Python classes. In my framework agents are class instances and tools are methods. Each agent has it's own internal conversation state. They're composable and the agent has tools for communicating with the other agents.
Generally, I keep the context. If I'm one shotting then I invoke a new agent. All calls and responses append to the agent's chat history. Agent's are relatively short lived, so the context length isn't typically an issue. With the pricing agent the initial data has been longer than the context window sometimes, but that just means it needs more preprocessing. Now if there is a real reason that I would want to manage it more actively, I can reach out to the agent internals. I have a tool call emulation layer, because some models have poor native tool support, and in those cases it's sometimes necessary to retry calls if the response fails validation. In those cases, I will only keep the last successful try in the conversation history.
There is one special case where I manage it more actively. I wrote an REPL process analyst, to help build the pricing agent and refine the policy document. In that case I would have long threads with an artifact attachment. So I added a facility to redact old versions of the artifact replacing them with [attachment: filename] and just keep the last one. It works better that way because multiple versions in the same conversation history confuse the model, and I don't like to burn tokens.

- Stored items -
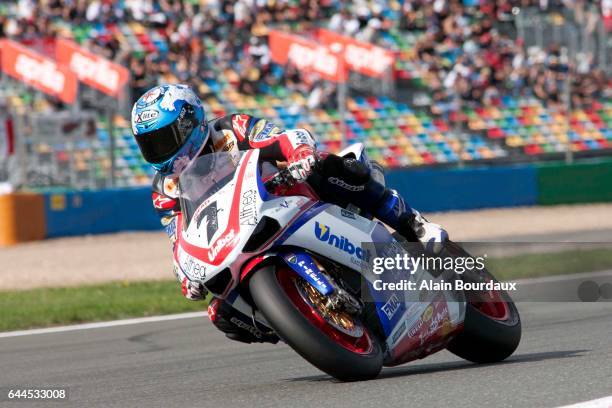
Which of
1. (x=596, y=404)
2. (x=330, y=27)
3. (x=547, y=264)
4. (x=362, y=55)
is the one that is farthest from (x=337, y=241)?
(x=330, y=27)

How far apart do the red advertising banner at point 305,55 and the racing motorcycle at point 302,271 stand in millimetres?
13826

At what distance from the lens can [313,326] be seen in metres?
4.87

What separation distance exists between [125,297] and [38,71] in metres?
9.95

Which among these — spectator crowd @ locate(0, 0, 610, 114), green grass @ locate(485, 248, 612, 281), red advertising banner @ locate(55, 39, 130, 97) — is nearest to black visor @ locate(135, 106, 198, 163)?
green grass @ locate(485, 248, 612, 281)

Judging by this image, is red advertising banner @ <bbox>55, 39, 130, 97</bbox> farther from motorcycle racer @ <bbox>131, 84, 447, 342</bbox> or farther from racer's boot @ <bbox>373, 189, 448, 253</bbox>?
racer's boot @ <bbox>373, 189, 448, 253</bbox>

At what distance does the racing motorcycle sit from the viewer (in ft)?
16.2

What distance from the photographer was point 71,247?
668 inches

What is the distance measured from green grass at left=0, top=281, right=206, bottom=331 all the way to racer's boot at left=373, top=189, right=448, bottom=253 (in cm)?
415

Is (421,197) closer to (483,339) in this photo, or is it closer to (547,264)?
(547,264)

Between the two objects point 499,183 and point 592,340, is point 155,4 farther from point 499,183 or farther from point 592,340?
point 592,340

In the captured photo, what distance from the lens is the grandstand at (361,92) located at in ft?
70.2

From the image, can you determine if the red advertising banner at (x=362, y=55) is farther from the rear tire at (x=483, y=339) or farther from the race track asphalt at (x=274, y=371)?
the rear tire at (x=483, y=339)

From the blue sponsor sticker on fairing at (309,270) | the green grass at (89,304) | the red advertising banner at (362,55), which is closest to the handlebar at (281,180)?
the blue sponsor sticker on fairing at (309,270)

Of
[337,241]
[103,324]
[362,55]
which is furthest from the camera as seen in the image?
[362,55]
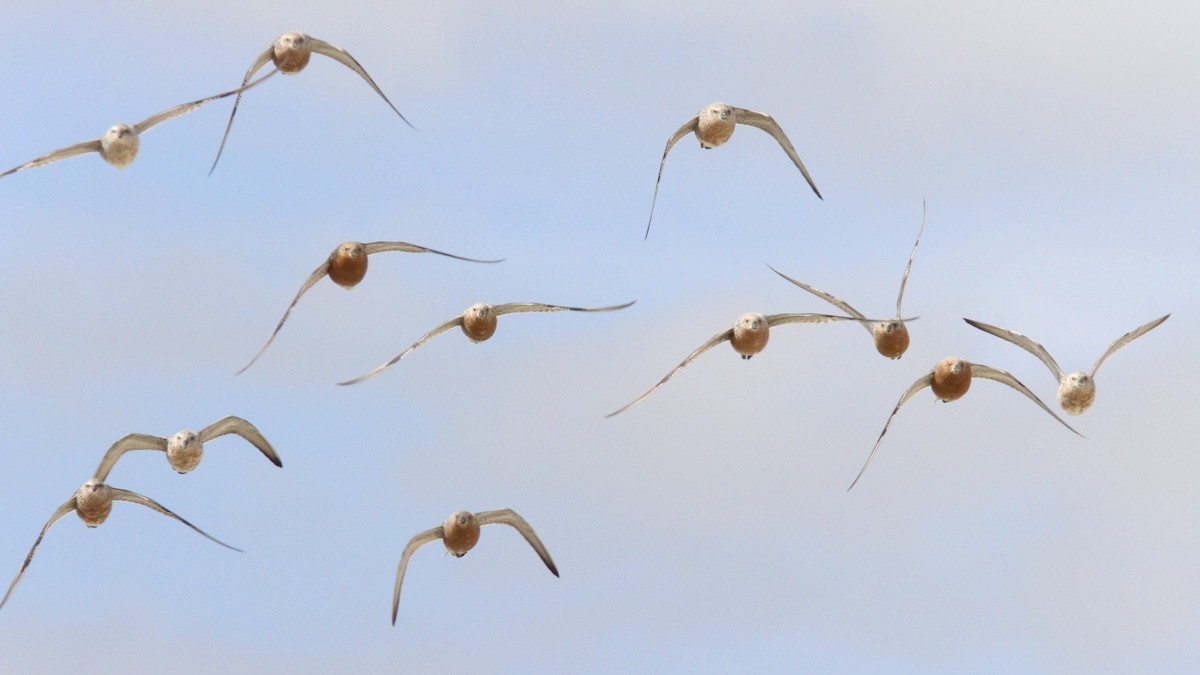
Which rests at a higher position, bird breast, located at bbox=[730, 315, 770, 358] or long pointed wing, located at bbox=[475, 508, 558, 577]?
bird breast, located at bbox=[730, 315, 770, 358]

- PROBLEM -
In the text about the agent framework, what placeholder replaces old versions of the artifact when they are redacted?

- RESULT BELOW -
[attachment: filename]